BicycleIt may sound as though I am giving cyclists, drivers and indeed pedestrians a  hard time. I suppose I am, but it is in all our interests and all the points I’ve made are based on my own personal experiences and observations here in Cambridge. I know there are cyclists who will say that drivers are to blame for the unsafeness and I know there are drivers who will say that cyclists need to change their behaviour – I actually think everyone needs to be considerate and I don’t think ‘blame’ can be pinned on one particular group. Tackling the issues needs a joint effort. I have heard the idea of bike licencing suggested, and whilst I’m not sure how desirable/practical this is I do think there needs to be some (re)education of both drivers and cyclists.

Cambridge is far behind other European cities (such as Copenhagen) – when I go abroad I see dedicated cycle lanes on most roads and cyclists can travel across cities without having to go on-road at all. It’s also interesting that Cambridge is one of the best known UK cities for cycling, yet came only 60th (!) in a survey of the UK’s most cycle-friendly towns and cities.The Chisholm Trail will thankfully address some of the issues we have here in Cambridge, but as far as I can see from the proposed map, there’s no cycle lane/s proposed for Mill Road itself – I think this is needed.
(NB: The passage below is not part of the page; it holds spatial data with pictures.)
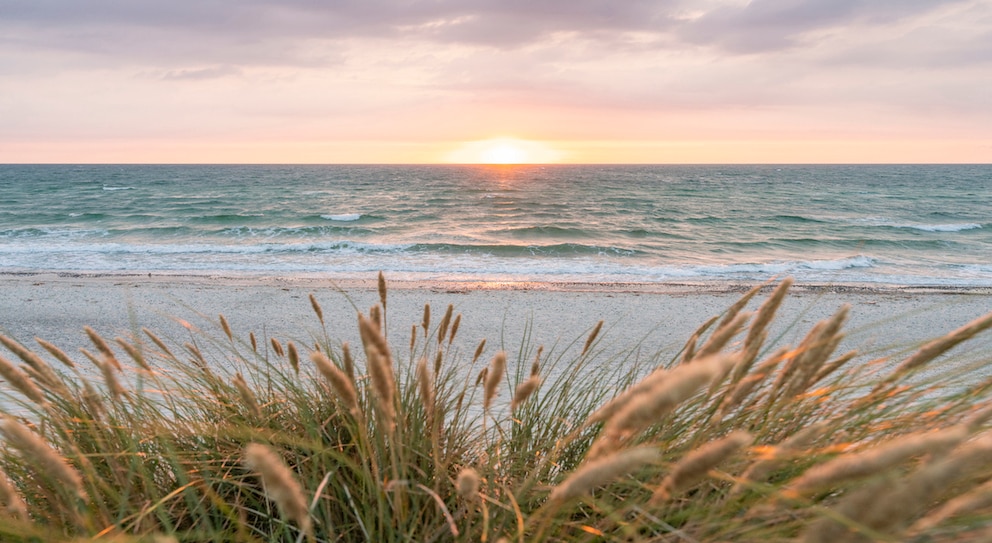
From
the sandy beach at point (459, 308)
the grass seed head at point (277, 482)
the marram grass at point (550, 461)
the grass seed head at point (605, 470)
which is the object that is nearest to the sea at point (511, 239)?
the sandy beach at point (459, 308)

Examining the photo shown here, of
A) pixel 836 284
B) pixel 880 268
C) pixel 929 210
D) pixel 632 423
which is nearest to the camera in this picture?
pixel 632 423

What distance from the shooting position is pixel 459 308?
9727 millimetres

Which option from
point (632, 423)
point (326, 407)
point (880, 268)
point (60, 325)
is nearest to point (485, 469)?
point (326, 407)

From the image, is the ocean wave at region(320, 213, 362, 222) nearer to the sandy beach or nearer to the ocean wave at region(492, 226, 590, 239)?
the ocean wave at region(492, 226, 590, 239)

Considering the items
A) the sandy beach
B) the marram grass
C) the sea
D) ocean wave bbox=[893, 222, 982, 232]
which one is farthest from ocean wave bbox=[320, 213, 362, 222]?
the marram grass

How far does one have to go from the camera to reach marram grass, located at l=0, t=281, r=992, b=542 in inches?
32.4

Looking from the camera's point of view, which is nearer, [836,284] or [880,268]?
[836,284]

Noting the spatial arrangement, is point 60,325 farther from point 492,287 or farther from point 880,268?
point 880,268

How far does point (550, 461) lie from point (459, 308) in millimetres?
8021

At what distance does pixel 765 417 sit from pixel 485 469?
882mm

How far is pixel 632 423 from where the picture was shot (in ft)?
2.60

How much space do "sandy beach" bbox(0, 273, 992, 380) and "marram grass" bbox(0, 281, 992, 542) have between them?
517cm

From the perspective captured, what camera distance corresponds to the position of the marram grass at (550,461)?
0.82 m

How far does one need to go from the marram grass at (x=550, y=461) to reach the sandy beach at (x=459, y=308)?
5174 millimetres
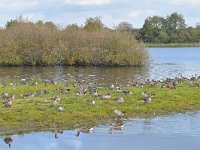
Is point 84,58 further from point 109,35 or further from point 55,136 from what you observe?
point 55,136

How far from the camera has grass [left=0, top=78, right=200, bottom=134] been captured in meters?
20.9

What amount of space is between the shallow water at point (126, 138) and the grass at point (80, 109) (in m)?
1.25

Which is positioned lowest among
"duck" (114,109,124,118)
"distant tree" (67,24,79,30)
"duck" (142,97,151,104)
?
"duck" (114,109,124,118)

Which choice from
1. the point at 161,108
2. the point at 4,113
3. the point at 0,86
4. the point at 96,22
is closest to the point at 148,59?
the point at 96,22

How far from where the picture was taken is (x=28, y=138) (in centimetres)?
1878

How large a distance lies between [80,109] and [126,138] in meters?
4.57

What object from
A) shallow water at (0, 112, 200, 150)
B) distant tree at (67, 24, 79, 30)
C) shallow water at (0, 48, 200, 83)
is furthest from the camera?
distant tree at (67, 24, 79, 30)

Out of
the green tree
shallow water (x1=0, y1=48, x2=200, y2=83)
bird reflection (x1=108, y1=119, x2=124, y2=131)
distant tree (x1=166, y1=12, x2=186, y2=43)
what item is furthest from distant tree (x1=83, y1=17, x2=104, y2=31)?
distant tree (x1=166, y1=12, x2=186, y2=43)

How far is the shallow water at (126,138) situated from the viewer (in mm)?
17391

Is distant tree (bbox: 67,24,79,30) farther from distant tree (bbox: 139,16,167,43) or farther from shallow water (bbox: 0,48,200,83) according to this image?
distant tree (bbox: 139,16,167,43)

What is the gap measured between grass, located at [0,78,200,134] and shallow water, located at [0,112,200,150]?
49.1 inches

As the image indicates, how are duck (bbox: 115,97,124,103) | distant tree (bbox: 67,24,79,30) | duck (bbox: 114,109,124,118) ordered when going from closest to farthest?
duck (bbox: 114,109,124,118) → duck (bbox: 115,97,124,103) → distant tree (bbox: 67,24,79,30)

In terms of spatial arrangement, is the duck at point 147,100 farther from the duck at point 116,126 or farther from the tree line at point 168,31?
the tree line at point 168,31

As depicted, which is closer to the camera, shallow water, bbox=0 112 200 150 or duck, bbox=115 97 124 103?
shallow water, bbox=0 112 200 150
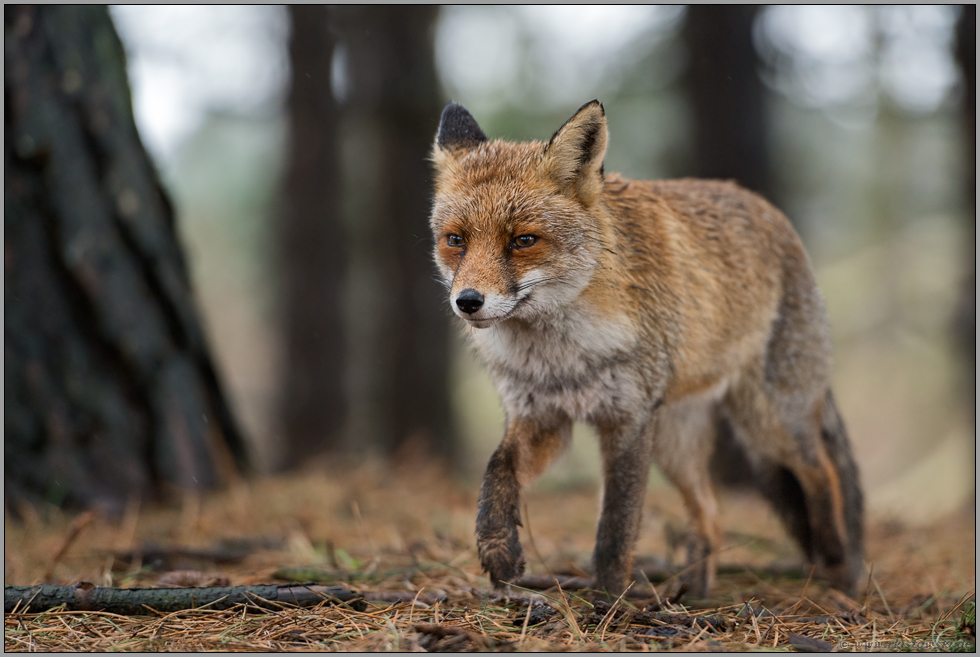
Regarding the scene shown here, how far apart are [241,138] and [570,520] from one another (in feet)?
50.0

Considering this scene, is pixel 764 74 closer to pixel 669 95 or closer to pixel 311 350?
pixel 669 95

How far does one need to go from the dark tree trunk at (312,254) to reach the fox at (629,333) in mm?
5644

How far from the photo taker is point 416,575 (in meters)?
3.58

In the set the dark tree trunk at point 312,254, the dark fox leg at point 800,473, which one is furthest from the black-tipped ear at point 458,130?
the dark tree trunk at point 312,254

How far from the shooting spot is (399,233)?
30.3 ft

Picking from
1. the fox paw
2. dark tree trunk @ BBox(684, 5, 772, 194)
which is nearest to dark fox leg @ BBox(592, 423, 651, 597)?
the fox paw

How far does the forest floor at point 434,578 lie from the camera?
2619mm

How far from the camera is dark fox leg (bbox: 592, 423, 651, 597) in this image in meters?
3.37

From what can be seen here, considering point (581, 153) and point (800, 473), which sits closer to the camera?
point (581, 153)

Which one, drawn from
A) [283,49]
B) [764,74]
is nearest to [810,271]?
[764,74]

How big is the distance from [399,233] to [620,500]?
6.40m

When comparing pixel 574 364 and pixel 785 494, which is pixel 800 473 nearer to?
pixel 785 494

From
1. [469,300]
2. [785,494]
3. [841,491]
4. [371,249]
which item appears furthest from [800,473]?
[371,249]

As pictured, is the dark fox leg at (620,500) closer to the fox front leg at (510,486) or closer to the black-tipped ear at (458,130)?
the fox front leg at (510,486)
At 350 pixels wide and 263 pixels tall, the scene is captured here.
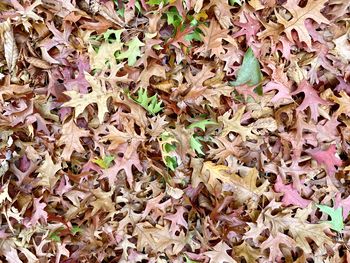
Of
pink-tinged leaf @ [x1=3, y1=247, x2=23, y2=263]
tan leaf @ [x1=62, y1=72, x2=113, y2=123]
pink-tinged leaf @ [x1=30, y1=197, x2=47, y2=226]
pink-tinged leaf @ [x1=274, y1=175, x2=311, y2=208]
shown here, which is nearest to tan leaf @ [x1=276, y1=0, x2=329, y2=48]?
pink-tinged leaf @ [x1=274, y1=175, x2=311, y2=208]

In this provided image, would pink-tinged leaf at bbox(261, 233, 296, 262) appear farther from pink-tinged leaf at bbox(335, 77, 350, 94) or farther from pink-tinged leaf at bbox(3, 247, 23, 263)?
pink-tinged leaf at bbox(3, 247, 23, 263)

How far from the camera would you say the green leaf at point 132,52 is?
1.43 m

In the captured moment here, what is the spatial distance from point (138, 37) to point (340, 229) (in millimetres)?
969

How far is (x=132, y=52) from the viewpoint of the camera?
1439mm

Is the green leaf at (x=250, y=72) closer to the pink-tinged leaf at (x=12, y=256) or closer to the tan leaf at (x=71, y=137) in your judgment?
the tan leaf at (x=71, y=137)

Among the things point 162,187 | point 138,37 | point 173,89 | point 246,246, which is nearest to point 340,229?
point 246,246

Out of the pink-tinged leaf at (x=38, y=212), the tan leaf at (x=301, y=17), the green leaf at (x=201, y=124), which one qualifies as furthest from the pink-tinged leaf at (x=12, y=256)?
the tan leaf at (x=301, y=17)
It should also be noted that Cambridge is a tourist destination and has many visitors from other parts of the UK and abroad, and many of these people won’t be used to seeing the sheer number of bikes we have here – so it’s important to bear this in mind when using our roads. In the same token, I think many of our visitors aren’t necessarily aware of our rules about cycling on the pavement (especially as we don’t have many cycle lanes) so I would like to see the universities, colleges and other similar establishments that host residents/guests reinforce this message to those that stay/study with them.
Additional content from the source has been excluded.